Yes, mistakes get made, everybody is human, but I have no doubt that the vast majority of drivers are very good people who work very hard to do right by their customers. There really is no way for a driver to know what is inside a package, and unless the shipper requires a signature for delivery the package will be released without one.
Really, when it comes to that, we can’t win – one minute I will have a customer screaming at me because they want the driver to just leave the package on the porch without a signature (which we can’t do if the shipper requires one) and the next minute a customer will be angry we left the package on the porch without one. It costs more money to have a driver make multiple attempts if needed, and that’s why there is a charge for requiring a signature at a residence.
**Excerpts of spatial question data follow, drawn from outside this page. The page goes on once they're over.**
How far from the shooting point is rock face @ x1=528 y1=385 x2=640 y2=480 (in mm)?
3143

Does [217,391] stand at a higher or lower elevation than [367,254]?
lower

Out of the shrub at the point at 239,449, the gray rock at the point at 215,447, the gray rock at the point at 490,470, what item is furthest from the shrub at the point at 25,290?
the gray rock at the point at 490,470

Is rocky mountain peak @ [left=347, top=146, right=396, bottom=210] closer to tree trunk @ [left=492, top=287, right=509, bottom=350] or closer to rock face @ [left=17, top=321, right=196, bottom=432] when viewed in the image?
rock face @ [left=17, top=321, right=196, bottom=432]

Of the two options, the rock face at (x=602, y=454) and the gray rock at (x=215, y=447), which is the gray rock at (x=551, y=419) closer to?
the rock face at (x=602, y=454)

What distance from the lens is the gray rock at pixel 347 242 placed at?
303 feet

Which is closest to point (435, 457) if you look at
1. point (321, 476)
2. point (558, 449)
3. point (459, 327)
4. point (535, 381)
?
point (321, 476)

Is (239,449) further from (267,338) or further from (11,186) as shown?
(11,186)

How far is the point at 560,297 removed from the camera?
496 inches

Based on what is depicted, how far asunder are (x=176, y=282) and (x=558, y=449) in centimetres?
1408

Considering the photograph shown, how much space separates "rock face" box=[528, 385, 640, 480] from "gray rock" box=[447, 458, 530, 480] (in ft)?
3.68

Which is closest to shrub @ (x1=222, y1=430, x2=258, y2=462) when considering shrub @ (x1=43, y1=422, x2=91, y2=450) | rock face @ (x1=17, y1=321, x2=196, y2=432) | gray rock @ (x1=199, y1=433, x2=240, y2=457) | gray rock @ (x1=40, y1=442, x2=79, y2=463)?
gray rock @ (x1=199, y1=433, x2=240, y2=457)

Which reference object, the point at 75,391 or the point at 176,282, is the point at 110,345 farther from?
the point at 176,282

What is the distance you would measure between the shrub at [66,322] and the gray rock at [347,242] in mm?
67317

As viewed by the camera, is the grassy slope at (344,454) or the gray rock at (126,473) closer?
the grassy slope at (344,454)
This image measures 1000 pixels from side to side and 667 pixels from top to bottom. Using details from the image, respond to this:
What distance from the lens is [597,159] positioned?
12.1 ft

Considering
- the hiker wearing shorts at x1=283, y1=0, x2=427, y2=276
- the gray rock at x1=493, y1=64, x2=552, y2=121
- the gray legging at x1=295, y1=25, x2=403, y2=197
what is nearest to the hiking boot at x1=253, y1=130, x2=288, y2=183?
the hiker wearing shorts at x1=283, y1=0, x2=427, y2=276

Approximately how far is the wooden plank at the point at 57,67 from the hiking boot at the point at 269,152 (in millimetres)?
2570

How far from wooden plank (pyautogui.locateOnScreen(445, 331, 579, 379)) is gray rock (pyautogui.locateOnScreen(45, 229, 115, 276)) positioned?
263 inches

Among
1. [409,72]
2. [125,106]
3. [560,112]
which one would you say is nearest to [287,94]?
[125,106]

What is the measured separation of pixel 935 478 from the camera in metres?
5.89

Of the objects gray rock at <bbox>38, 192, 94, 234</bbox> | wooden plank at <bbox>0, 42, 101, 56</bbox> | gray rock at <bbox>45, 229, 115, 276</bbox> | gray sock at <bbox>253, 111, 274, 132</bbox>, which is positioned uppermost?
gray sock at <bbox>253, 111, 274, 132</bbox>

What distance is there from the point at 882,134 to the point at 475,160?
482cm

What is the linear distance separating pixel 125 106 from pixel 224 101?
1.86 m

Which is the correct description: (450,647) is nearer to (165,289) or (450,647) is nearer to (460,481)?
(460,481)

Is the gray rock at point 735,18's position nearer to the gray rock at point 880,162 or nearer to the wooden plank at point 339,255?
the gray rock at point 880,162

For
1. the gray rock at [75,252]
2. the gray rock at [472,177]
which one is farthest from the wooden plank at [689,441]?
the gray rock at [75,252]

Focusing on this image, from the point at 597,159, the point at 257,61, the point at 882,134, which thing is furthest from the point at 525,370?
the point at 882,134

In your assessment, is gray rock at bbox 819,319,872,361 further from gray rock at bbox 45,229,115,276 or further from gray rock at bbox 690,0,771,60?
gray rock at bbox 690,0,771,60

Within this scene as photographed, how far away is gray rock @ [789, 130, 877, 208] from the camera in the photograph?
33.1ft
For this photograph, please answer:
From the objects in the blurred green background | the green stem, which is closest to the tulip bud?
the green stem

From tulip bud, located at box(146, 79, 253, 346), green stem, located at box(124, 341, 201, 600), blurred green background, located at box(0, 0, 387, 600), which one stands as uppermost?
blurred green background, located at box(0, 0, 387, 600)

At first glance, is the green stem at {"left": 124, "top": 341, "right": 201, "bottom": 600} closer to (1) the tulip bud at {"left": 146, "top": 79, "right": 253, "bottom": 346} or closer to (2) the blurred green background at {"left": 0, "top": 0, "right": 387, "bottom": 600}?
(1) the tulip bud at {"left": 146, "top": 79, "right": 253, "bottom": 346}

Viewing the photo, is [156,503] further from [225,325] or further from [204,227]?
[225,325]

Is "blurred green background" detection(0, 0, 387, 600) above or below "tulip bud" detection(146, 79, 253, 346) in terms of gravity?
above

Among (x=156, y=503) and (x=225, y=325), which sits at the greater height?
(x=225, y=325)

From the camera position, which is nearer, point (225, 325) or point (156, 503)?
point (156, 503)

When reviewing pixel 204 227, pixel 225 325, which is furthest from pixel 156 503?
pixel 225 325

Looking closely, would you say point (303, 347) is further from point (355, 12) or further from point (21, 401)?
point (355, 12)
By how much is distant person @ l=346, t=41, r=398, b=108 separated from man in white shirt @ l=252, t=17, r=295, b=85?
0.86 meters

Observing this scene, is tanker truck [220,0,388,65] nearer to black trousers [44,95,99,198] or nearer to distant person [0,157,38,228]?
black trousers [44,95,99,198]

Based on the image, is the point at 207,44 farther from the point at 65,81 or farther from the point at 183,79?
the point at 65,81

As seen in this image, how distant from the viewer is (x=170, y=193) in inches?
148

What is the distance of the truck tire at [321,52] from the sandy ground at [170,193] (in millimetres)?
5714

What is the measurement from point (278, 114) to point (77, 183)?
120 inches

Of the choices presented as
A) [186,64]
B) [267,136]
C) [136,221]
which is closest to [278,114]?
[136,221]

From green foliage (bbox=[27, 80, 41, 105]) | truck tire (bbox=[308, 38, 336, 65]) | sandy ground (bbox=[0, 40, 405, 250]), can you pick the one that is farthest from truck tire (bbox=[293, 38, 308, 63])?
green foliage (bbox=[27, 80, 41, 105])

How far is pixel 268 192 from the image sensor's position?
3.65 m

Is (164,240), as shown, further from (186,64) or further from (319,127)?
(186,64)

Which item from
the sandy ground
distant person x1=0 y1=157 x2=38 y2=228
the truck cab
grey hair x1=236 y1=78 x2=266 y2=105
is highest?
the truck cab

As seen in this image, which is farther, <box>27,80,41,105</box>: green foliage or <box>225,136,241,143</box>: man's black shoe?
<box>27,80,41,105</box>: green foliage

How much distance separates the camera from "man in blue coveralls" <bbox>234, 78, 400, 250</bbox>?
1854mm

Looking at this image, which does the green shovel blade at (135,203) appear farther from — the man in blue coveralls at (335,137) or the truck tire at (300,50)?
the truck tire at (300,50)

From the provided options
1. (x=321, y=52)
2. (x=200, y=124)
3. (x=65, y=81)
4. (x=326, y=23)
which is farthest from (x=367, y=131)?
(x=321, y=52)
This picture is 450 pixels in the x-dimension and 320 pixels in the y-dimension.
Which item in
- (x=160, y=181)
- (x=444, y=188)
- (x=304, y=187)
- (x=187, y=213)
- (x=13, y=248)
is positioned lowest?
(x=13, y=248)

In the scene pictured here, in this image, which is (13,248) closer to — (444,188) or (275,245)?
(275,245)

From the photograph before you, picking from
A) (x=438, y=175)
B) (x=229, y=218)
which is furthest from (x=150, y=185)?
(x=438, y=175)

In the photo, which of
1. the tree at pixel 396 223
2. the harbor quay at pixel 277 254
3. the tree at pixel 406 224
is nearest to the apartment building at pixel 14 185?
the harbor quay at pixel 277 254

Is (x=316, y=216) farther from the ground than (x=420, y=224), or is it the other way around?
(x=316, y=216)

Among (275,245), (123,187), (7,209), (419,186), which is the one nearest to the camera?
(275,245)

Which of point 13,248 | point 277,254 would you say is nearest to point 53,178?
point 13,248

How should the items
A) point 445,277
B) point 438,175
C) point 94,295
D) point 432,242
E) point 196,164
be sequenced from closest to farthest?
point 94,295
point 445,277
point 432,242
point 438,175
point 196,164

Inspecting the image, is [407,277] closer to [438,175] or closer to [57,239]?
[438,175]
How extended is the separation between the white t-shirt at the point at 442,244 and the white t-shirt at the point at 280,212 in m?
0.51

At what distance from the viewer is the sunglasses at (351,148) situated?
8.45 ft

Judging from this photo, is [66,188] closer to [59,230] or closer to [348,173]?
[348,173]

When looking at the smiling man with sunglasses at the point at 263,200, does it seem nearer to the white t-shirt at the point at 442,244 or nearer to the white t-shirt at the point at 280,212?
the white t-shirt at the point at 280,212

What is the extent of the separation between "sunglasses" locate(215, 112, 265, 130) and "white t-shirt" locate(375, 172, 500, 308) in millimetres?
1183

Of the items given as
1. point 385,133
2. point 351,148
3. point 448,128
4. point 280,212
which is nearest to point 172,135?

Also, ALWAYS keep in mind that nothing at UPS (or any other non-specialized shipping company, to my knowledge) is ever temperature controlled. I find a LOT of people (and companies) misunderstand this – during winter in Wisconsin we have juice companies that will ship cases upon cases of juice in glass bottles when it’s 10 below – talk about a giant mess when the bottles start exploding.
It’s unfortunate the supervisor you spoke with first wasn’t able to finish the job (especially if you were able to provide a tracking number – if not, even my hands are usually tied). Hopefully things will go smoothly from here on out.
Ugh…what a mess..what a headache! Poor you for all the hyper-vigilance/overflowing adrenaline. Poor Frankie for having to watch and wonder! Would be nice if the FDA concentrated efforts on all the unexamined cargo containers of food and other toxic goods from China rather than barking up the dog meds tree…oh, nevermind. I keep asking too much. I have to order some meds from Canada…sigh.
I don’t really understand your vet’s hesitancy to try NPH. We see it work beautifully in dogs all the time. Not all dogs. But then Vetsulin didn’t work for all dogs either.
. . .
A lot of the hype over Vetsulin is just that – hype – much of it coming from Vetsulin sales reps. We have had a couple of dozen dogs at the forum go through the transition in the last year. Unfortunately the guidelines that were given were terrible. But if the transition was done right – a reduction of 20-25% in the Vetsulin dose and then work up from there to the right dose of NPH – it went smoothly for every dog I can think of and many folks preferred NPH to Vetsulin once their dog was on it.
. . .
It has worried me that some vets – not saying yours was one – didn’t switch dogs over and, as a result, put a lot of responsibility on the emergency program. Had more vets switched dogs to another insulin, only the dogs who truly truly must have Vetsulin because they are allergic to NPH would be trying to get hold of a supply in Canada.
Natalie, thanks very much for your feedback. I’ve been meaning to ask you how members of your forum were doing with the switch over. The reading I’ve done for this past blog post led me to the same conclusion about the Vetsulin hype. And I’ve read that well regulated dogs in particular have less problem with the switch over, so I shouldn’t really base any decision on Frankie’s original glucose curves, since he’s been regulated for several years now. I now have three bottles of Caninsulin, and plan to try the transition when I have one left.